* _PAGE_
____________
CARRIE JOHNSON, BYLINE: For nearly 50 years, the U.S. government required states with a history of discrimination to seek federal blessing for any voting changes. Last month, a divided Supreme Court all but removed the most powerful tool in the Justice Department arsenal when it threw out the formula for covering states under that part of the Voting Rights Act. But Attorney General Eric Holder says discrimination at the ballot box hasn't gone away. Case in point, Holder says, is Texas.
ATTORNEY GENERAL ERIC HOLDER: And today, I am announcing that the Justice Department will ask a federal court in Texas to subject the state of Texas to a pre-clearance regime similar to the one required by Section 5 of the Voting Rights Act.
JOHNSON: Speaking at the National Urban League conference in Philadelphia, Holder told a cheering audience that he's undeterred by the high court ruling in a case involving Shelby County, Alabama.
HOLDER: This is the department's first action to protect voting rights following the Shelby County decision, but it will not be our last. Even as Congress considers updates to the Voting Rights Act in light of the court's ruling, we plan, in the meantime, to fully utilize the law's remaining sections to ensure that the voting rights of all American citizens are protected.
____________
* _PROVIDED DATA_

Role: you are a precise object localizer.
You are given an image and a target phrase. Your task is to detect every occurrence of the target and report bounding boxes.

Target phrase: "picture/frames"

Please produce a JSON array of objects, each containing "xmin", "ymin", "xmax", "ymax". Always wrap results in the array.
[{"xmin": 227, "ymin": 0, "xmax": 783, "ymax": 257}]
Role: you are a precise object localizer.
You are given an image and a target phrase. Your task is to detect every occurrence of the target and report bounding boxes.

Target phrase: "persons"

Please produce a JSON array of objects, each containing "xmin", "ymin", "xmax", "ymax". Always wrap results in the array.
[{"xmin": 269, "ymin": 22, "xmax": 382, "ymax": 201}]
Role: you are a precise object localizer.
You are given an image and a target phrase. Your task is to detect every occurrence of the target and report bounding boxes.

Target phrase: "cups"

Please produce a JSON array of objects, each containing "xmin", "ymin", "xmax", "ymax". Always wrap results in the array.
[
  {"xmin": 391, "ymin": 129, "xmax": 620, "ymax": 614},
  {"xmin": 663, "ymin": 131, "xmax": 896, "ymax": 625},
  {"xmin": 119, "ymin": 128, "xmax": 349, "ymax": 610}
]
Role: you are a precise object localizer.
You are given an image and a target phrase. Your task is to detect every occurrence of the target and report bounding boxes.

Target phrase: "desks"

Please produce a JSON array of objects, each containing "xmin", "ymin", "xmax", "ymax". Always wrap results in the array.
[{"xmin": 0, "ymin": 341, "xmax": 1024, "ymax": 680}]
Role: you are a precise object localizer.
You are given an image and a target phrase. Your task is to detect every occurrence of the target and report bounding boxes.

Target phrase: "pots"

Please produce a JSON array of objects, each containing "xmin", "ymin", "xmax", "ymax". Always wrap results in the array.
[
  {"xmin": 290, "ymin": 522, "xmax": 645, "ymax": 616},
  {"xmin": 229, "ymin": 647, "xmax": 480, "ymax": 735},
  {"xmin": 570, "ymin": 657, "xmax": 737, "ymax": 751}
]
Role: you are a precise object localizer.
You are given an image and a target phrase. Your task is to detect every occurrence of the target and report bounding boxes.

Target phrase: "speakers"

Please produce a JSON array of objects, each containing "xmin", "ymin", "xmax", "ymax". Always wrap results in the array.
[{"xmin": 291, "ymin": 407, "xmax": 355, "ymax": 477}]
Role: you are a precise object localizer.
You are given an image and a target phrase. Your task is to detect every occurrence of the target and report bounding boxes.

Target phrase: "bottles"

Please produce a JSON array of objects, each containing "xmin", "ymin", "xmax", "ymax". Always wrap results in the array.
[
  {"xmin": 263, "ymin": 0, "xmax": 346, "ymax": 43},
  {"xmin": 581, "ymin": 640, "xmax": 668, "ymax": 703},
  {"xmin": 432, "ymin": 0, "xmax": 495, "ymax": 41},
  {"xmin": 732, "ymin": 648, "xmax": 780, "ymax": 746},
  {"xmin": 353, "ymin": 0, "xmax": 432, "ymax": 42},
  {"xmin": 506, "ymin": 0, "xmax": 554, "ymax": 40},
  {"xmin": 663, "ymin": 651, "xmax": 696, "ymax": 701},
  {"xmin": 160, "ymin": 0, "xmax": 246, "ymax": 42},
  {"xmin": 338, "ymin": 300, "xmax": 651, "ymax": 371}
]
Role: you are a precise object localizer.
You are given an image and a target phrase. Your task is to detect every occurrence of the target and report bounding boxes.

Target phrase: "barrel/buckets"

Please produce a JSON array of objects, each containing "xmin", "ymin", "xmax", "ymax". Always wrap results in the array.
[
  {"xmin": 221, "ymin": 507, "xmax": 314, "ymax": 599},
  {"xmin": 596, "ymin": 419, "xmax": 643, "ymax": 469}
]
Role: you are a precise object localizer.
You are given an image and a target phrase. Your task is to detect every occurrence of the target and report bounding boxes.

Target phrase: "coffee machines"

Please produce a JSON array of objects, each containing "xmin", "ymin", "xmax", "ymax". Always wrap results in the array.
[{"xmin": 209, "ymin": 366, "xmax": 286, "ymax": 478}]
____________
* _EXERCISE_
Copy the voting rights transcript from "CARRIE JOHNSON, BYLINE: For" up to and including "says, is Texas.", but swap "ballot box" for "polling place". The entries have nothing to do with the voting rights transcript.

* _REPLY_
CARRIE JOHNSON, BYLINE: For nearly 50 years, the U.S. government required states with a history of discrimination to seek federal blessing for any voting changes. Last month, a divided Supreme Court all but removed the most powerful tool in the Justice Department arsenal when it threw out the formula for covering states under that part of the Voting Rights Act. But Attorney General Eric Holder says discrimination at the polling place hasn't gone away. Case in point, Holder says, is Texas.